I have just installed spamassassin v3.0.4 in a test environment (which
is a mirror of the live environment) and have a number of questions,
which I can not see within the manuals/support documentation.

Firstly, this is my configuration:

Server: Linux (RH9.0), with spamassassin installed from
spamassassin.org web site using "make" etc.... (not RPM's). This
machine then runs both IMAP and POP3 for clients. MTA is sendmail

Client(s): Windows XP. All running Windows XP and MS Outlook 2000. All
users connct to POP3 Server (on Linux machine) and use PST files to
download their e-mail(s).

General: Setup is such that spamassassin is site wide (not per user) -
as per management request. All working fine at the moment - just about
to "switch on bayes"

Questions:

(q1) Given that this is a site-wide installation, how do I get the
requisite 200 e-mails (spam/ham) for spamassassin to work with? Where
should I put these (an individual mailbox)?
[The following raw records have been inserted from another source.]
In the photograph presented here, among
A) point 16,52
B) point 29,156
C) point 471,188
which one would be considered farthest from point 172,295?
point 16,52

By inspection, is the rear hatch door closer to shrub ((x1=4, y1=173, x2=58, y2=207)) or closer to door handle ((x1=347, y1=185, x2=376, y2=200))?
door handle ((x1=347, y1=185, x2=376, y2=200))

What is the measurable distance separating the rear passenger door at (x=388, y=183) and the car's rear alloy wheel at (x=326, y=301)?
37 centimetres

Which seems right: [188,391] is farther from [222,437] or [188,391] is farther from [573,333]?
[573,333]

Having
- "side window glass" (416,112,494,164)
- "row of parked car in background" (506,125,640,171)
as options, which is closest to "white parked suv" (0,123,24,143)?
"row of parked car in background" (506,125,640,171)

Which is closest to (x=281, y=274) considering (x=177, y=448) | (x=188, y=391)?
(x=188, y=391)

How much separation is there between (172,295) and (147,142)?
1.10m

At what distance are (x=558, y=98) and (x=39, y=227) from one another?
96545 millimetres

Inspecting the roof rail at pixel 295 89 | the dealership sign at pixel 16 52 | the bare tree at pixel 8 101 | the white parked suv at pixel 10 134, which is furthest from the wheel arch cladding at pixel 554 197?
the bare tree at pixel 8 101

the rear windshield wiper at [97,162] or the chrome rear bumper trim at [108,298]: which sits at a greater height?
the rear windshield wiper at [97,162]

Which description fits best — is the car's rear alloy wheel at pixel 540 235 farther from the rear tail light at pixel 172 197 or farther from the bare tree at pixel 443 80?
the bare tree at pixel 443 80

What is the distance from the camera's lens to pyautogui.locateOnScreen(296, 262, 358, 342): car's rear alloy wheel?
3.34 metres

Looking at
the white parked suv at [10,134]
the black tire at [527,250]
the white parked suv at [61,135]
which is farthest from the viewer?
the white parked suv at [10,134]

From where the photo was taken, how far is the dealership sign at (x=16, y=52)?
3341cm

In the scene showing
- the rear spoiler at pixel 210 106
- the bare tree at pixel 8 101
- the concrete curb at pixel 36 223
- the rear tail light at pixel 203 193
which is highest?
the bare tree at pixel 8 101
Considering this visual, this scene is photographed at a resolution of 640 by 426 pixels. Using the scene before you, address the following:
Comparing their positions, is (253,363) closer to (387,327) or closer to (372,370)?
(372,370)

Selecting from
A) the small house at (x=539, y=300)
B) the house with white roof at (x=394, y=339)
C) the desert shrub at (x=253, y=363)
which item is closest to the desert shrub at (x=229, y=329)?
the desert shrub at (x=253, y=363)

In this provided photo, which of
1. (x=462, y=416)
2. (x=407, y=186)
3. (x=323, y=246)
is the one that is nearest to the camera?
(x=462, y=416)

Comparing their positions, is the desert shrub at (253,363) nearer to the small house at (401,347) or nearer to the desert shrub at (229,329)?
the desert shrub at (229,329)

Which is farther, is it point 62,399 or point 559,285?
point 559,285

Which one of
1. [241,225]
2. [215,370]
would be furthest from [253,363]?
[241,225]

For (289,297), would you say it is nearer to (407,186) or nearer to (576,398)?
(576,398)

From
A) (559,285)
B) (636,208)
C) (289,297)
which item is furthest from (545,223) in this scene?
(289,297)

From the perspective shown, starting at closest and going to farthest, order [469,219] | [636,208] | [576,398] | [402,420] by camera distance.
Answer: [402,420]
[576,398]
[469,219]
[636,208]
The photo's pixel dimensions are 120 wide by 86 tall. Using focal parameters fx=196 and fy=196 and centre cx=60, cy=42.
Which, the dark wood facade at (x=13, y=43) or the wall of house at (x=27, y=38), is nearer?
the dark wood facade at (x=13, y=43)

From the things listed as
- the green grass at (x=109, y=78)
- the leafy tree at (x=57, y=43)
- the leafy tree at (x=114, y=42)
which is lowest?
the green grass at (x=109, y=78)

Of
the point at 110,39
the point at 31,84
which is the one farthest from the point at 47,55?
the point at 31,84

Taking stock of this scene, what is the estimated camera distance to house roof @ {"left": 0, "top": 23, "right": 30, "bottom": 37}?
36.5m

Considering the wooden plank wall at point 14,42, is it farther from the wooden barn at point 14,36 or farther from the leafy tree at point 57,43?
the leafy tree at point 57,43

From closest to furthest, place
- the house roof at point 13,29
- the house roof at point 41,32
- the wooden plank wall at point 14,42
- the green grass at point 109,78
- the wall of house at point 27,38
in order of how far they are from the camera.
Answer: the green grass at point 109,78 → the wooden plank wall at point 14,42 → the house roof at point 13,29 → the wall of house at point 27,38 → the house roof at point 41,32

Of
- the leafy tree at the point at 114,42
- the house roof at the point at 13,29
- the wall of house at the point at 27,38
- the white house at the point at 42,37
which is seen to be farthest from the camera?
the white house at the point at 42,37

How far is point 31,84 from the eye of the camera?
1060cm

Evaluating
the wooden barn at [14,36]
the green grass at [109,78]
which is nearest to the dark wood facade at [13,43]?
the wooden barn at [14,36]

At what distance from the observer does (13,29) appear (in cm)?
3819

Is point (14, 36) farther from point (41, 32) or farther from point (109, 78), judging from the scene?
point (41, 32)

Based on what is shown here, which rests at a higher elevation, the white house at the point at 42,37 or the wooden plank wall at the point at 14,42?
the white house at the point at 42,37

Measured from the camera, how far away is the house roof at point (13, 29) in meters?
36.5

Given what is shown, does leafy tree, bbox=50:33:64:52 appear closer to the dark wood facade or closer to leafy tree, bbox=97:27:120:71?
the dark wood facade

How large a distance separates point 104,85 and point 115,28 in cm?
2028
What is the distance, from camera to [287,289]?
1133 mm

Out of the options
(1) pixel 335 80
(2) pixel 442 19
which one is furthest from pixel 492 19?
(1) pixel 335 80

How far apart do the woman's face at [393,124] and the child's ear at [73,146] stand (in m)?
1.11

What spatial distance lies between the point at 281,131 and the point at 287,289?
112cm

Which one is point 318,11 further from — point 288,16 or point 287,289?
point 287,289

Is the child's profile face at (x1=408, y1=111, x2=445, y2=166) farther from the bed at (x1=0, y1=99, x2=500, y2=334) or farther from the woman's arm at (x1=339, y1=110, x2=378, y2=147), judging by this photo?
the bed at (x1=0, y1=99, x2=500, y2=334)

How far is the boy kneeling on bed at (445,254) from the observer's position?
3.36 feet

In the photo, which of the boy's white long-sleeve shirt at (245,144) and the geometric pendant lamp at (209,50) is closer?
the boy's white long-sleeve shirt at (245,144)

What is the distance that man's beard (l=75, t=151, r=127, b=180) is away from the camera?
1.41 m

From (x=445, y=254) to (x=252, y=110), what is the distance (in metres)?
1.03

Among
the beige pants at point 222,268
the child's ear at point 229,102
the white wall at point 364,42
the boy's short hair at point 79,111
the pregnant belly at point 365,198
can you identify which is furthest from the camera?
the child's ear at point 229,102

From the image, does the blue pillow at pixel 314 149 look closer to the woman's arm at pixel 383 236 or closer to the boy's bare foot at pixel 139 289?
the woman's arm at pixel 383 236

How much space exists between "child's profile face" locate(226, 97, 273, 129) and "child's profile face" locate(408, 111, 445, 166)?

Doesn't matter where you put them, what you need to do is feed them to sa-learn --ham and sa-learn --spam. After sa-learn has examined them and added tokens to it's bayes DB, the emails are no longer needed.

You'll need to do your sa-learn runs as the same user your mail scanning gets executed as. Since you're using sendmail this will likely be root.

However, if you use spamd, it will be very averse to scanning mail while running as root, and will setuid itself to "nobody" to prevent security holes. The home directory for "nobody" isn't writable by nobody, so SA won't use bayes while this is going on. (And don't fix it by giving nobody a home dir that it can write to! Many processes use nobody and expect it to be homeless. Giving it a homedir can weaken your system's security in the event an exploit occurs.)

What you'll want to do in this case is create a separate "spamd" user, and add "-u spamd" to your spamd start up. Then when you want to learn mail, su yourself to spamd.